Todo esto fue dicho con entonación tan firme que Jones no se atrevió a responder. Además, la hora señalada por Mr. Western estaba ya muy próxima y al joven le quedaba poco tiempo para vestirse. Así que aquí concluyó el diálogo, y Jones pasó a otra habitación donde ya le esperaba Partridge con la ropa preparada.
Partridge apenas si había visto a su amo después de los últimos felices acontecimientos. El pobre no podía contener sus arrebatos de alegría, parecía trastornado y cometió tantos errores mientras ayudaba a vestir a Tom, que la escena parecía Arlequín vistiéndose en el escenario.
Pero a Partridge no le fallaba lo más mínimo la memoria, recordando ahora muchos presagios y agüeros que habían hablado en su tiempo de los felices acontecimientos actuales.
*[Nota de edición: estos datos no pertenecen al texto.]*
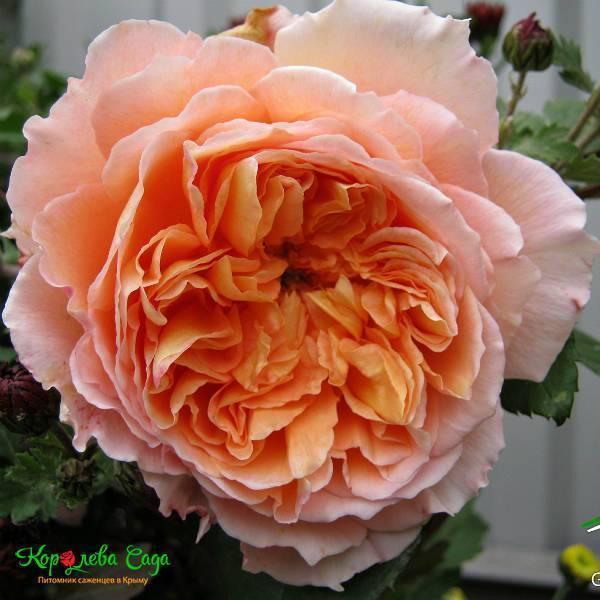 Роза «полька»: лучшие советы по выращиванию от опытных садоводов
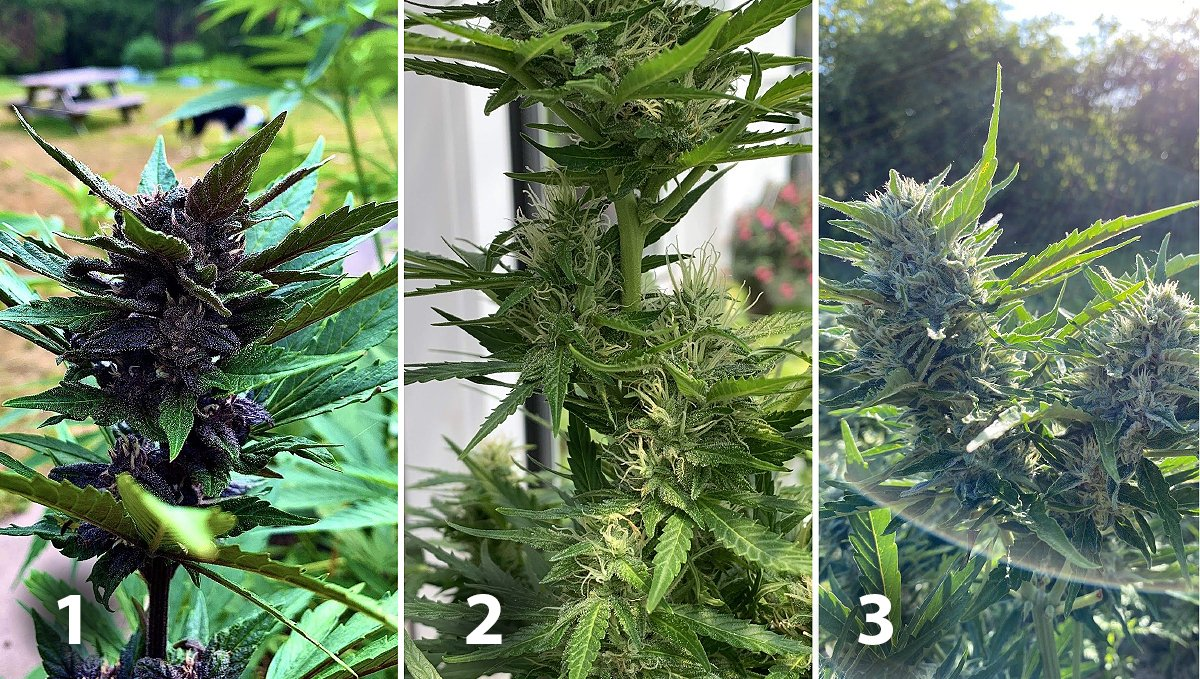 Outdoor cannabis grow in Italy: week 8 of plant growth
Él ya lo dijo entonces, pero ahora los recordaba mucho más. También habló de los sueños que le asaltaron la noche anterior al día en que conoció a Jones, concluyendo de este modo:
—Siempre tuve la firme convicción de que tarde o temprano labraría usted mi fortuna.
Jones le contestó que, por su parte, procuraría que este presentimiento se cumpliera con toda exactitud, lo que contribuyó a elevar al máximo el entusiasmo del buen hombre.